What the Systemic Estrogen Class Is and How It Works

Systemic estrogens are exogenous estrogen preparations that achieve circulating serum concentrations sufficient to act on tissues beyond the urogenital tract, distinguishing them from local vaginal preparations. The class prototype is oral 17-beta estradiol. All agents bind estrogen receptors (ER-alpha and ER-beta) and regulate transcription of hundreds of downstream genes governing thermoregulation, bone remodeling, lipid metabolism, and vascular tone.

The North American Menopause Society (NAMS) 2022 Position Statement states directly: "Hormone therapy remains the most effective treatment for vasomotor symptoms and the genitourinary syndrome of menopause and has been shown to prevent bone loss and fracture." [1]
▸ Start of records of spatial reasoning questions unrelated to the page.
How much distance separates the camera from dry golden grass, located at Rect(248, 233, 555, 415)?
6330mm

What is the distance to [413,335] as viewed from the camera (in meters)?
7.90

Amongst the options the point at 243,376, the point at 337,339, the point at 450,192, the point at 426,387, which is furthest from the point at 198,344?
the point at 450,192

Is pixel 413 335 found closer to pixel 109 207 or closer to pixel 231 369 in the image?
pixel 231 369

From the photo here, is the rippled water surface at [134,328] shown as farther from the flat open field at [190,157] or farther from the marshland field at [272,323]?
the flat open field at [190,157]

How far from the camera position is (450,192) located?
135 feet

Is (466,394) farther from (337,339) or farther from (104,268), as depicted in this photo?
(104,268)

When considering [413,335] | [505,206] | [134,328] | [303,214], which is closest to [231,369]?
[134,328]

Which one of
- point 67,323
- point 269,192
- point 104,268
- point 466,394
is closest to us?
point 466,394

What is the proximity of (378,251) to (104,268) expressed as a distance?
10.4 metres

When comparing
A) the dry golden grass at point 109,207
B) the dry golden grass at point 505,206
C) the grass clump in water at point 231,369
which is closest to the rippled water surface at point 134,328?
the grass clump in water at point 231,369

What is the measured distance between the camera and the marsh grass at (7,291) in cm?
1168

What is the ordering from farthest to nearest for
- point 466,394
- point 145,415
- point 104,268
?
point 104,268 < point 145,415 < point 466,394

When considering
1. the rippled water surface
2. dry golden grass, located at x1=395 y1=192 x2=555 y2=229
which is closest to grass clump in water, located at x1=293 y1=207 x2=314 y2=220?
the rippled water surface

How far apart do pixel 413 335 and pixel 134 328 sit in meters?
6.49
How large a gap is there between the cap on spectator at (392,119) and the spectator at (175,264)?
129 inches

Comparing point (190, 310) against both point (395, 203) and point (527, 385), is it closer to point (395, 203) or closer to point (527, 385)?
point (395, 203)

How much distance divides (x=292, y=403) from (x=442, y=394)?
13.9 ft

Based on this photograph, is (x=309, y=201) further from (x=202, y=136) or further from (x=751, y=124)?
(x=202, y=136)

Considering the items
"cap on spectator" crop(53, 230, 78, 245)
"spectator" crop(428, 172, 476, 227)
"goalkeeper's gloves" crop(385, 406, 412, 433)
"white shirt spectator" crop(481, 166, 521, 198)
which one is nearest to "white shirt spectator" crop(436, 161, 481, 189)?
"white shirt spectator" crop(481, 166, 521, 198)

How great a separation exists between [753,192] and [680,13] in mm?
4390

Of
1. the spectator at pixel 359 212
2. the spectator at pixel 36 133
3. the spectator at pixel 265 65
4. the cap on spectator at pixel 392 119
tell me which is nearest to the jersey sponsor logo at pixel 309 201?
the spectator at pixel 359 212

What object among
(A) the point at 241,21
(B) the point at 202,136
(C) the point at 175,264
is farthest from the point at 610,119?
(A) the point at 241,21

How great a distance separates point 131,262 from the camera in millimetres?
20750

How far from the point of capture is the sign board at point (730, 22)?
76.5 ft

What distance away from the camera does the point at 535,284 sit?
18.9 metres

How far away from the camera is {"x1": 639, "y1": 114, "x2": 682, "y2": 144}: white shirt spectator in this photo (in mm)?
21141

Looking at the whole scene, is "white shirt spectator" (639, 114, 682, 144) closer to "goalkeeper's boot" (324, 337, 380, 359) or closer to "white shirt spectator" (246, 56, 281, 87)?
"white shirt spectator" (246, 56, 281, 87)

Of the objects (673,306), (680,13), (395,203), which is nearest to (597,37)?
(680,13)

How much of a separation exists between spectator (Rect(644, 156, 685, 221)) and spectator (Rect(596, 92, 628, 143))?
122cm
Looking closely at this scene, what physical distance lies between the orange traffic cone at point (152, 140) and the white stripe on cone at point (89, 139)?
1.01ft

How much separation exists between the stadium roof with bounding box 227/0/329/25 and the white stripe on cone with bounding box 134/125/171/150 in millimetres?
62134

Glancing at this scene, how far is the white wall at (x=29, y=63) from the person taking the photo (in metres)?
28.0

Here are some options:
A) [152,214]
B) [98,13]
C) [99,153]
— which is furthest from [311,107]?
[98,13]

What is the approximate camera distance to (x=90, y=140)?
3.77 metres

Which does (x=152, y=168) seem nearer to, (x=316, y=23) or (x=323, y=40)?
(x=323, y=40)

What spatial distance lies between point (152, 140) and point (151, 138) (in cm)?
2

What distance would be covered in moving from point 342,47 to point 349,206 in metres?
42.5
ER-Alpha vs. ER-Beta Selectivity

ER-alpha predominates in the uterus, liver, breast, and bone. ER-beta is more abundant in the ovary, colon, and central nervous system. Oral and transdermal estradiol both activate both receptor subtypes. No commercially available systemic estrogen in the United States is selectively ER-beta agonist only.

Serum Estradiol Targets

A practical serum estradiol target for vasomotor symptom control is 40 to 100 pg/mL. Below 30 pg/mL, most patients experience incomplete relief. Above 150 pg/mL, endometrial proliferation risk increases substantially and does not confer additional symptom benefit. Clinicians should check trough serum estradiol 4 to 6 weeks after initiating a patch or gel, particularly when titrating dose.

Oral Estrogens: First-Pass Metabolism and Its Consequences

Oral administration sends estrogen directly through the portal circulation before entering systemic distribution. This hepatic first-pass converts up to 90 percent of ingested 17-beta estradiol to estrone, produces a 4-to-6:1 estrone-to-estradiol ratio, and substantially elevates hepatic protein synthesis.

Hepatic Effects of Oral Estrogens

Oral estrogens increase sex-hormone-binding globulin (SHBG), C-reactive protein, triglycerides, and coagulation factors VII and X. The ESTHER study (N=881) found that oral estrogen users had a 4-fold higher risk of VTE compared with non-users, while transdermal estradiol users showed no significant increase in risk (OR 0.9, 95% CI 0.45 to 1.8). [2]

Clinicians should avoid oral estrogens in patients with hypertriglyceridemia (fasting triglycerides above 400 mg/dL), personal history of VTE, or inherited thrombophilia.

Conjugated Equine Estrogens (CEE)

CEE (Premarin) is derived from pregnant mare urine and contains at least 10 distinct estrogen compounds, including equilin and equilenin sulfates. These equine estrogens have longer half-lives than estradiol and maintain biologic activity even after the patient stops therapy. The Women's Health Initiative (WHI) used CEE 0.625 mg/day plus medroxyprogesterone acetate (MPA) 2.5 mg/day as its combination arm (N=16,608), and estrogen-alone CEE 0.625 mg/day in the hysterectomy arm (N=10,739). [3]

The WHI reported a hazard ratio of 1.26 (95% CI 1.00 to 1.59) for invasive breast cancer in the CEE plus MPA arm, but an HR of 0.77 (95% CI 0.62 to 0.95) for breast cancer in the CEE-alone arm at 7.2 years. [3] These data suggest the breast-cancer signal in the original WHI was partly attributable to MPA rather than CEE.

Oral 17-Beta Estradiol

Oral micronized estradiol (Estrace, generics) provides the same molecule produced by the human ovary. Available doses are 0.5 mg, 1 mg, and 2 mg. Oral estradiol 1 mg/day raises serum estradiol to approximately 40 to 80 pg/mL, though inter-individual variation is wide because intestinal CYP3A4 and CYP2C9 affect pre-systemic metabolism.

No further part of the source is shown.